====== Provided text ======
US20120070302A1

US20120070302A1 - Turbine airfoil vane with an impingement insert having a plurality of impingement nozzles

Info

Publication number: US20120070302A1
Application number: US12/885,740
Authority: US
Inventors: Ching-Pang Lee
Original assignee: Siemens Energy Inc
Current assignee: Siemens Energy Inc
Priority date: 2010-09-20
Filing date: 2010-09-20
Publication date: 2012-03-22

Abstract

A turbine airfoil vane usable in a turbine engine and including at least one cooling system with an impingement plate having one or more impingement nozzles is disclosed. The turbine vane impingement nozzles may extend towards an outer wall forming the turbine vane and may reduce the mixing of cooling fluids and impingement jets found in conventional configurations. Instead, the nozzles terminate within close proximity of the outer wall, thereby reducing the effect of cooling fluid cross flow.

Description

FIELD OF THE INVENTION

This invention is directed generally to turbine airfoil vanes, and more particularly to hollow turbine airfoil vanes having an impingement insert for passing fluids, such as air, to cool the airfoils.

BACKGROUND

Typically, gas turbine engines include a compressor for compressing air, a combustor for mixing the compressed air with fuel and igniting the mixture, and a turbine blade assembly for producing power. Combustors often operate at high temperatures that may exceed 2,500 degrees Fahrenheit. Typical turbine combustor configurations expose turbine vane and blade assemblies to these high temperatures. As a result, turbine vanes and blades must be made of materials capable of withstanding such high temperatures. In addition, turbine vanes and blades often contain cooling systems for prolonging the life of the vanes and blades and reducing the likelihood of failure as a result of excessive temperatures.
Typically, turbine vanes are formed from an elongated portion forming a vane having one end configured to be coupled to a vane carrier and an opposite end configured to be movably coupled to an inner endwall. The vane is ordinarily composed of a leading edge, a trailing edge, a suction side, and a pressure side. The inner aspects of most turbine vanes typically contain an intricate maze of cooling circuits forming a cooling system. The cooling circuits in the vanes receive air from the compressor of the turbine engine and pass the air through the ends of the vane adapted to be coupled to the vane carrier. The cooling circuits often include multiple flow paths that are designed to maintain all aspects of the turbine vane at a relatively uniform temperature. At least some of the air passing through these cooling circuits is exhausted through orifices in the leading edge, trailing edge, suction side, and pressure side of the vane.
====== Given records ======
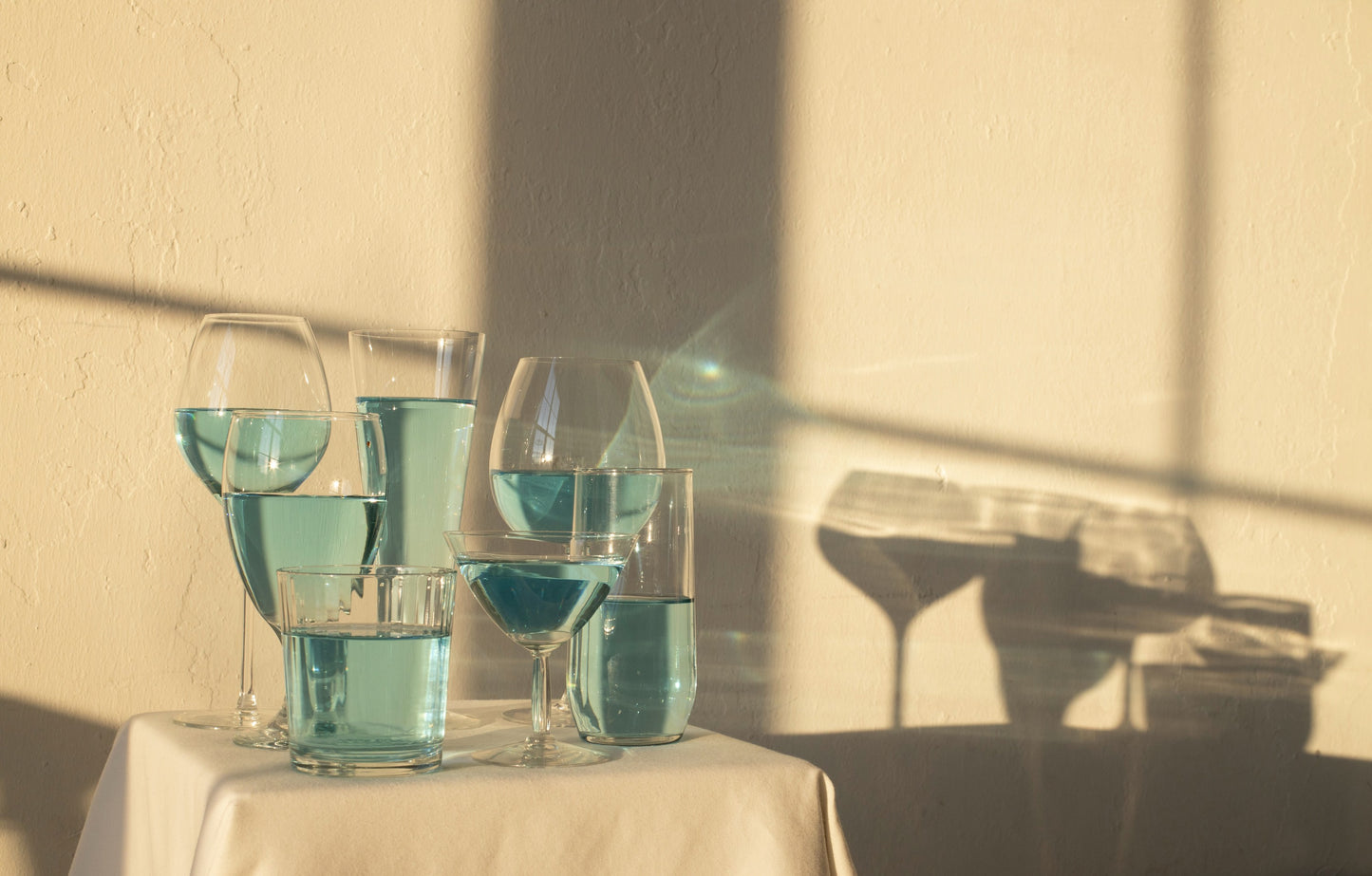 Gläser mit hellblauer durchsichtiger Flüssigkeit auf Tisch in Sonne mit Schatten auf gelblicher Wand 
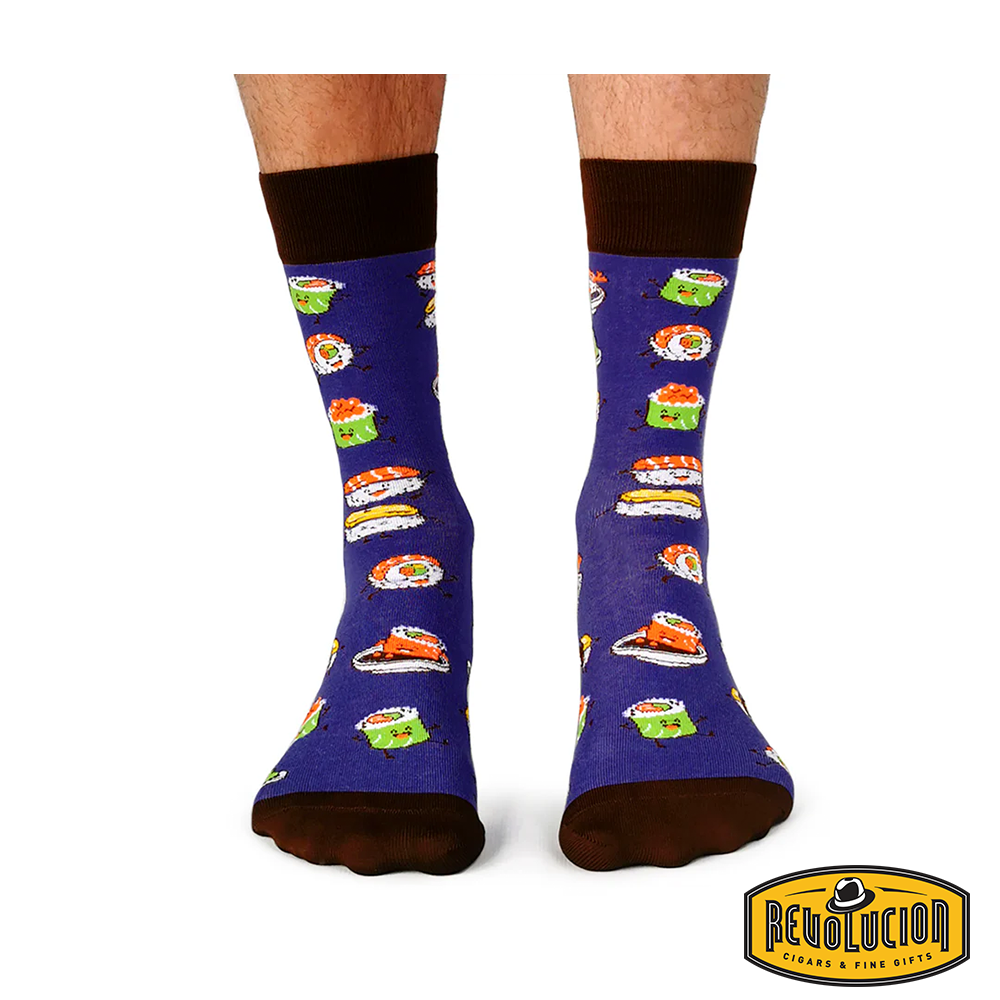 Front view of purple socks featuring colorful sushi graphics, with dark brown cuffs, toes, and heels. The socks are branded with the Revolucion Cigars &amp; Fine Gifts logo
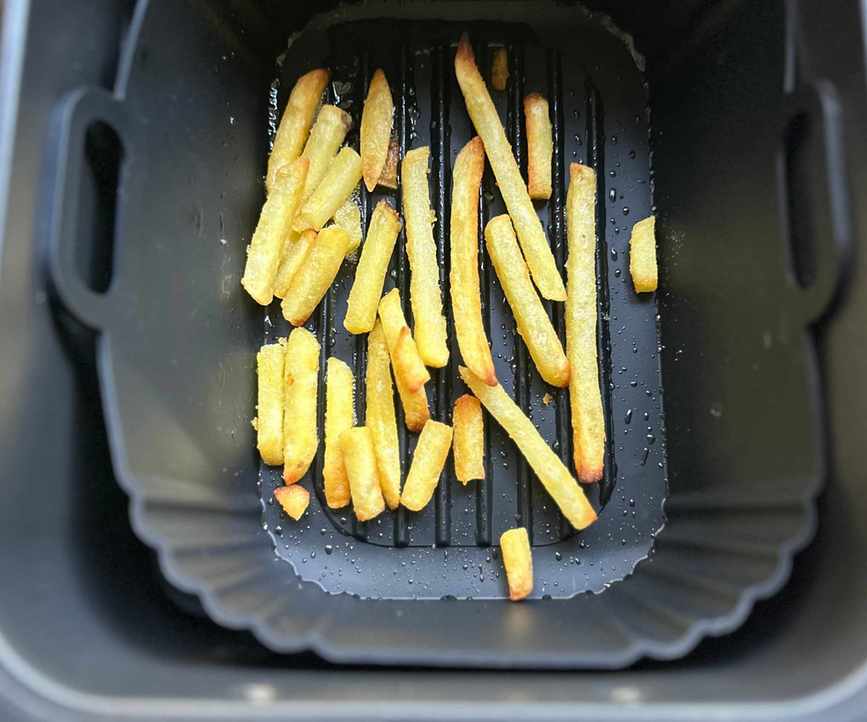 A black silicone air fryer liner with a few fries in the base, inside a black air fryer basket drawer.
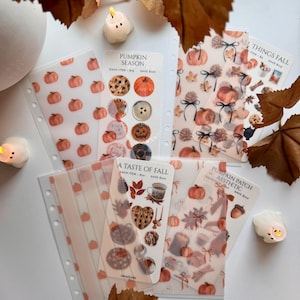 May include: A collection of translucent planner sticker sheets featuring autumn-themed illustrations including pumpkins, pinecones, cookies, mugs, and fall foliage. The sheets are labeled with text such as Pumpkin Season, A Taste of Fall, and All Things Fall.
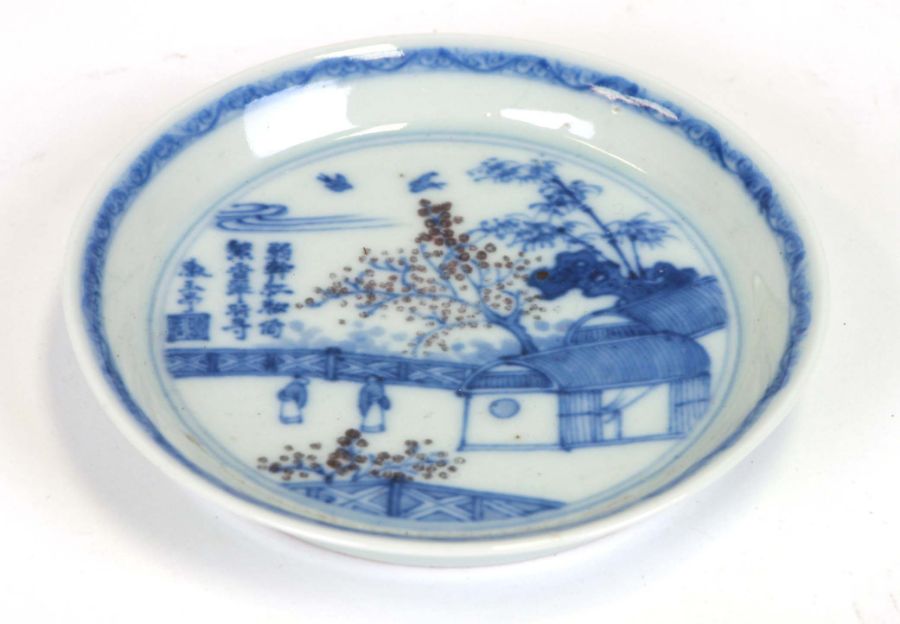 A Chinese blue & white shallow dish decorated with figures in a garden with calligraphy, eight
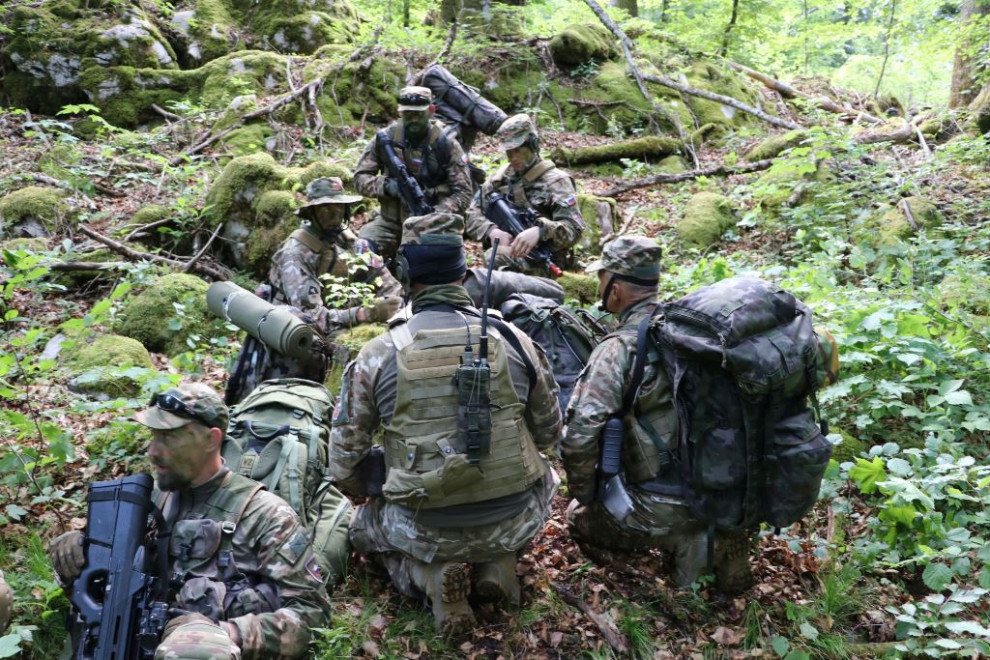 Vojaki v gozdu sedijo v krogu in se pripravljajo na nalogo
======
## Work to be completed:
Pick up the turbine airfoil vane patent text above after its last sentence and carry it forward.

## Response to the exercise:
The cooling system, as shown in FIG. 3, may include an impingement plate 3 with a plurality of impingement holes 4 for directing cooling fluids to impinge on the outer wall 6 forming a turbine airfoil. The impingement plate 3 may be offset from the outer wall 6 a conventional distance. The impingement plate 3 may be generally flat and reside in a single plane. In this configuration, the cross flow of cooling fluids often disrupts the impingement jets directed towards the outer wall, thereby negatively impacting the cooling function of the impingement jets. While advances have been made in the cooling systems in turbine vanes, a need still exists for a turbine vane having increased cooling efficiency for dissipating heat and passing a sufficient amount of cooling air through the vane.

SUMMARY OF THE INVENTION

This invention relates to a turbine airfoil vane usable in a turbine engine. The turbine vane may include one or more cooling systems with an impingement plate having one or more impingement nozzles. The turbine vane impingement nozzles may extend towards an outer wall forming the turbine vane and may reduce the mixing of cooling fluids with impingement jets. Instead, the nozzles may terminate within close proximity of the outer wall, thereby reducing the effect of cooling fluid cross flow.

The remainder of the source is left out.